YOUR INSTRUCTIONS: Quote all of the material below verbatim, keeping every line and character the same.

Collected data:
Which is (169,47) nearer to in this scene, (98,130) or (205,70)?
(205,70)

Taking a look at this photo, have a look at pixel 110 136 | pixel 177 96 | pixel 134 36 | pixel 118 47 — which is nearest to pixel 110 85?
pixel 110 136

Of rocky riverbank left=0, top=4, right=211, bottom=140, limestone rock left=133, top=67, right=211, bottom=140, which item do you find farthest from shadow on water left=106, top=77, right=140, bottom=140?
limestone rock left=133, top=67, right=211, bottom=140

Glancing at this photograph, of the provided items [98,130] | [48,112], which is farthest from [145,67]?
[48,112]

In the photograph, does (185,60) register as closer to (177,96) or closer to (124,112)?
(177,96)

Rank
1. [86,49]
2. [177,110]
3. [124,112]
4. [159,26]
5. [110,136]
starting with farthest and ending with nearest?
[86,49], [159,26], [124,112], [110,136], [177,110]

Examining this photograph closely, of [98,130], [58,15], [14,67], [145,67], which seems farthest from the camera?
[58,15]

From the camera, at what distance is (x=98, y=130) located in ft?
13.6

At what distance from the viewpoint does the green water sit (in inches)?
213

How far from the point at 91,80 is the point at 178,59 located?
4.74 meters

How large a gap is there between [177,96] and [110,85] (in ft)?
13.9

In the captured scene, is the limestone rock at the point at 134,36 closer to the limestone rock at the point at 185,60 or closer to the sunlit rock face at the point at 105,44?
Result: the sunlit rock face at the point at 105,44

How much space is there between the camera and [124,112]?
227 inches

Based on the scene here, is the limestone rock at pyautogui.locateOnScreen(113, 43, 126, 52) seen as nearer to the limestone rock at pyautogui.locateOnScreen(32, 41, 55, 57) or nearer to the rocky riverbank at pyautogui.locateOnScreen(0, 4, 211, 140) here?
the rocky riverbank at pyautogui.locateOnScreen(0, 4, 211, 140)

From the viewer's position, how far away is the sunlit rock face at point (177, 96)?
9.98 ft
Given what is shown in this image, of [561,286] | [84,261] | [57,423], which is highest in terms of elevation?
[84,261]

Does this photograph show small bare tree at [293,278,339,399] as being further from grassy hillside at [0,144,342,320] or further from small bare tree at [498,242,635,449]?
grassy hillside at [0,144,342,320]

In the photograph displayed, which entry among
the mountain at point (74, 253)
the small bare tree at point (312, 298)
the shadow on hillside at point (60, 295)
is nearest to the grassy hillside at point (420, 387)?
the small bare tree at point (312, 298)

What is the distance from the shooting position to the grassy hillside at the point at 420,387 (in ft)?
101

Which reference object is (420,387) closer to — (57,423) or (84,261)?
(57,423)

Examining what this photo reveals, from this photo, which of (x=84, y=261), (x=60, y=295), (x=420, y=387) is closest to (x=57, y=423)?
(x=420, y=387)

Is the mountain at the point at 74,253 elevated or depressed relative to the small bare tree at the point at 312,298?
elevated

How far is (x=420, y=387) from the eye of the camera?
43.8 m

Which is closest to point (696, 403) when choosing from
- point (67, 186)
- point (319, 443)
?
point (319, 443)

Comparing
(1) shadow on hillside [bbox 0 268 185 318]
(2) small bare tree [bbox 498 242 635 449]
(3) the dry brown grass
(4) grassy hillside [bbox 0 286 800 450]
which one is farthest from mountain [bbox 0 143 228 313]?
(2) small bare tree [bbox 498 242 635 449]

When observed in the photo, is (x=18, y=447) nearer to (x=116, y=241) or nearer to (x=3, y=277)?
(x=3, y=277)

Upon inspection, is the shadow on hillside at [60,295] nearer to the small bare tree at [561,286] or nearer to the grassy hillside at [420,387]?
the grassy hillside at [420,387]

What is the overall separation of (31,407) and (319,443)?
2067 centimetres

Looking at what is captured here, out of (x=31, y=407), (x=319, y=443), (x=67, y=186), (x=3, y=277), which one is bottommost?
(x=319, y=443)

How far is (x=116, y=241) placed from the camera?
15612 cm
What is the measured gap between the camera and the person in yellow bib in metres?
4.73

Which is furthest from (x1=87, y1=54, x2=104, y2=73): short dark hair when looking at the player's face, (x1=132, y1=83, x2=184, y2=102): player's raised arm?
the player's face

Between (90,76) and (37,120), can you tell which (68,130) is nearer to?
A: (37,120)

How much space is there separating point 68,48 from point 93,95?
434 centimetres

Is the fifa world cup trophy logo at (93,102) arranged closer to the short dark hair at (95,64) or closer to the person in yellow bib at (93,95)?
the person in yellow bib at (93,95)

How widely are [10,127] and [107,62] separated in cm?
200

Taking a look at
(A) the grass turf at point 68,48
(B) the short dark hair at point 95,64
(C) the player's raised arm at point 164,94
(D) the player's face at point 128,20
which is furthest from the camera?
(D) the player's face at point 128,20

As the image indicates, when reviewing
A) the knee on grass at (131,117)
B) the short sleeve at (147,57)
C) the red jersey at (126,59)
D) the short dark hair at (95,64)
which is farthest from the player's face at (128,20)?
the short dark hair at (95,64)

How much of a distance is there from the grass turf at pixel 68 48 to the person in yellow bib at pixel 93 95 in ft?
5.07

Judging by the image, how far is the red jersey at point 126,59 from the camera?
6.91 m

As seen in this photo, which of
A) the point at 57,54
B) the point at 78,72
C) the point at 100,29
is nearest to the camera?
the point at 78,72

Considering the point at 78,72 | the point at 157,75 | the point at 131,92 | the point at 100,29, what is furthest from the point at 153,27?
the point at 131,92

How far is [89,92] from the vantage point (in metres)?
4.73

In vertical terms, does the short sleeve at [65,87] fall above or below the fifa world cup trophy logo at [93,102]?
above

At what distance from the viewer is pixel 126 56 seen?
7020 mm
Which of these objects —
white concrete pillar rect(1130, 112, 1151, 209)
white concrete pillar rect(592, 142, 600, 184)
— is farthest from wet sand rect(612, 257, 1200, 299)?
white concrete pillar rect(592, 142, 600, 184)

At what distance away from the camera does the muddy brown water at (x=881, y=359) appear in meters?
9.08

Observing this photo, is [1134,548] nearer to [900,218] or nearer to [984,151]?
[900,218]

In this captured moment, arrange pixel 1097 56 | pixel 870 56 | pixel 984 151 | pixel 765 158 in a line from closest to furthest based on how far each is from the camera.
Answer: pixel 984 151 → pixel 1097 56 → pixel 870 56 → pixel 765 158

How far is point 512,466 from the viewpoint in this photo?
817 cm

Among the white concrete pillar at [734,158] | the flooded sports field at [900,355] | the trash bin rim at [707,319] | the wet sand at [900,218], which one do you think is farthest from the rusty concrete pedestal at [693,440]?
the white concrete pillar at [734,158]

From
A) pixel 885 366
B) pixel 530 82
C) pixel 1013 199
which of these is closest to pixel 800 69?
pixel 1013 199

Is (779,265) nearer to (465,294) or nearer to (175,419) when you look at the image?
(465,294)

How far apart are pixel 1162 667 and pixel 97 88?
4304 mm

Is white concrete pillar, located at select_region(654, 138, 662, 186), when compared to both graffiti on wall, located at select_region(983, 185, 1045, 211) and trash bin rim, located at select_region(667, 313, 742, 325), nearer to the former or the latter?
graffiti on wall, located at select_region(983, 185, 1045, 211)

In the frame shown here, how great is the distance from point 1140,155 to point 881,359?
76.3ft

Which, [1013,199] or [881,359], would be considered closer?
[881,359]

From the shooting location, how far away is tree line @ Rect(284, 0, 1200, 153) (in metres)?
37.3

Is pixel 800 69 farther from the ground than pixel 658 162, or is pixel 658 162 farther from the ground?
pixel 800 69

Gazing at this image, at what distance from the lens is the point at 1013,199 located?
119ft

WORKED SOLUTION:
Which is (169,47) nearer to in this scene, (98,130) or (205,70)?
(205,70)

Taking a look at this photo, have a look at pixel 110 136 | pixel 177 96 | pixel 134 36 | pixel 118 47 — which is nearest to pixel 110 85?
pixel 110 136

Of rocky riverbank left=0, top=4, right=211, bottom=140, limestone rock left=133, top=67, right=211, bottom=140, which item do you find farthest from shadow on water left=106, top=77, right=140, bottom=140?
limestone rock left=133, top=67, right=211, bottom=140

Glancing at this photograph, of the provided items [98,130] | [48,112], which is farthest from [145,67]?
[48,112]

In the photograph, does (185,60) register as closer to (177,96) or closer to (124,112)?
(177,96)

Rank
1. [86,49]
2. [177,110]
3. [124,112]
4. [159,26]
5. [110,136]
starting with farthest and ending with nearest?
[86,49], [159,26], [124,112], [110,136], [177,110]

Examining this photograph closely, of [98,130], [58,15], [14,67], [145,67], which seems farthest from the camera?
[58,15]

From the camera, at what distance is (x=98, y=130) located in ft?
13.6

At what distance from the viewpoint does the green water sit (in inches)?
213

How far from the point at 91,80 is the point at 178,59 located?
4.74 meters

How large a gap is there between [177,96] and [110,85] (in ft)?
13.9

In the captured scene, is the limestone rock at the point at 134,36 closer to the limestone rock at the point at 185,60 or closer to the sunlit rock face at the point at 105,44?
Result: the sunlit rock face at the point at 105,44

How much space is there between the camera and [124,112]?
227 inches

Based on the scene here, is the limestone rock at pyautogui.locateOnScreen(113, 43, 126, 52) seen as nearer to the limestone rock at pyautogui.locateOnScreen(32, 41, 55, 57) or nearer to the rocky riverbank at pyautogui.locateOnScreen(0, 4, 211, 140) here?
the rocky riverbank at pyautogui.locateOnScreen(0, 4, 211, 140)

From the viewer's position, how far away is the sunlit rock face at point (177, 96)?
9.98 ft
Given what is shown in this image, of [561,286] | [84,261] | [57,423], which is highest in terms of elevation?
[84,261]

Does this photograph show small bare tree at [293,278,339,399] as being further from grassy hillside at [0,144,342,320] or further from small bare tree at [498,242,635,449]?
grassy hillside at [0,144,342,320]

In the photograph displayed, which entry among
the mountain at point (74, 253)
the small bare tree at point (312, 298)
the shadow on hillside at point (60, 295)
is nearest to the grassy hillside at point (420, 387)?
the small bare tree at point (312, 298)

What is the distance from the shooting position to the grassy hillside at the point at 420,387 (in ft)?
101

Which reference object is (420,387) closer to — (57,423) or (84,261)?
(57,423)

Examining what this photo reveals, from this photo, which of (x=84, y=261), (x=60, y=295), (x=420, y=387) is closest to (x=57, y=423)?
(x=420, y=387)

Is the mountain at the point at 74,253 elevated or depressed relative to the small bare tree at the point at 312,298?
elevated

How far is (x=420, y=387) from the eye of the camera?
43.8 m

Which is closest to point (696, 403) when choosing from
- point (67, 186)
- point (319, 443)
?
point (319, 443)

Comparing
(1) shadow on hillside [bbox 0 268 185 318]
(2) small bare tree [bbox 498 242 635 449]
(3) the dry brown grass
(4) grassy hillside [bbox 0 286 800 450]
which one is farthest from mountain [bbox 0 143 228 313]?
(2) small bare tree [bbox 498 242 635 449]

When observed in the photo, is (x=18, y=447) nearer to (x=116, y=241) or nearer to (x=3, y=277)?
(x=3, y=277)

Upon inspection, is the shadow on hillside at [60,295] nearer to the small bare tree at [561,286] or nearer to the grassy hillside at [420,387]?
the grassy hillside at [420,387]

What is the overall separation of (31,407) and (319,443)?
2067 centimetres

Looking at what is captured here, out of (x=31, y=407), (x=319, y=443), (x=67, y=186), (x=3, y=277), which one is bottommost?
(x=319, y=443)

How far is (x=116, y=241) placed from the camera?
15612 cm
What is the measured gap between the camera and the person in yellow bib in metres?
4.73

Which is furthest from (x1=87, y1=54, x2=104, y2=73): short dark hair when looking at the player's face, (x1=132, y1=83, x2=184, y2=102): player's raised arm?
the player's face

Between (90,76) and (37,120), can you tell which (68,130) is nearer to?
A: (37,120)

How much space is there separating point 68,48 from point 93,95?
434 centimetres

Is the fifa world cup trophy logo at (93,102) arranged closer to the short dark hair at (95,64) or closer to the person in yellow bib at (93,95)?
the person in yellow bib at (93,95)

How widely are [10,127] and [107,62] separated in cm?
200

Taking a look at
(A) the grass turf at point 68,48
(B) the short dark hair at point 95,64
(C) the player's raised arm at point 164,94
(D) the player's face at point 128,20
which is furthest from the camera?
(D) the player's face at point 128,20

As the image indicates, when reviewing
A) the knee on grass at (131,117)
B) the short sleeve at (147,57)
C) the red jersey at (126,59)
D) the short dark hair at (95,64)
which is farthest from the player's face at (128,20)?
the short dark hair at (95,64)

How much of a distance is there from the grass turf at pixel 68 48 to the person in yellow bib at pixel 93 95 in ft?
5.07

Judging by the image, how far is the red jersey at point 126,59 from the camera?
6.91 m

As seen in this photo, which of
A) the point at 57,54
B) the point at 78,72
C) the point at 100,29
is nearest to the camera?
the point at 78,72

Considering the point at 78,72 | the point at 157,75 | the point at 131,92 | the point at 100,29, what is furthest from the point at 153,27?
the point at 131,92

How far is [89,92] from the vantage point (in metres)?
4.73

In vertical terms, does the short sleeve at [65,87] fall above or below the fifa world cup trophy logo at [93,102]?
above

At what distance from the viewer is pixel 126 56 seen?
7020 mm
Which of these objects —
white concrete pillar rect(1130, 112, 1151, 209)
white concrete pillar rect(592, 142, 600, 184)
— is farthest from wet sand rect(612, 257, 1200, 299)?
white concrete pillar rect(592, 142, 600, 184)

At what distance away from the camera does the muddy brown water at (x=881, y=359) appear in meters?
9.08

Observing this photo, is [1134,548] nearer to [900,218] or nearer to [984,151]?
[900,218]

In this captured moment, arrange pixel 1097 56 | pixel 870 56 | pixel 984 151 | pixel 765 158 in a line from closest to furthest based on how far each is from the camera.
Answer: pixel 984 151 → pixel 1097 56 → pixel 870 56 → pixel 765 158

How far is point 512,466 from the viewpoint in this photo?
817 cm

Among the white concrete pillar at [734,158] | the flooded sports field at [900,355] | the trash bin rim at [707,319] | the wet sand at [900,218], which one do you think is farthest from the rusty concrete pedestal at [693,440]?
the white concrete pillar at [734,158]

From
A) pixel 885 366
B) pixel 530 82
C) pixel 1013 199
which of these is closest to pixel 800 69?
pixel 1013 199

Is (779,265) nearer to (465,294) or nearer to (175,419) when you look at the image?
(465,294)

How far apart are pixel 1162 667 and pixel 97 88?
4304 mm

Is white concrete pillar, located at select_region(654, 138, 662, 186), when compared to both graffiti on wall, located at select_region(983, 185, 1045, 211) and trash bin rim, located at select_region(667, 313, 742, 325), nearer to the former or the latter?
graffiti on wall, located at select_region(983, 185, 1045, 211)

In the frame shown here, how great is the distance from point 1140,155 to point 881,359?
76.3ft

Which, [1013,199] or [881,359], would be considered closer?
[881,359]

From the shooting location, how far away is tree line @ Rect(284, 0, 1200, 153) (in metres)?
37.3

Is pixel 800 69 farther from the ground than pixel 658 162, or is pixel 658 162 farther from the ground?
pixel 800 69

Gazing at this image, at what distance from the lens is the point at 1013,199 located?
119ft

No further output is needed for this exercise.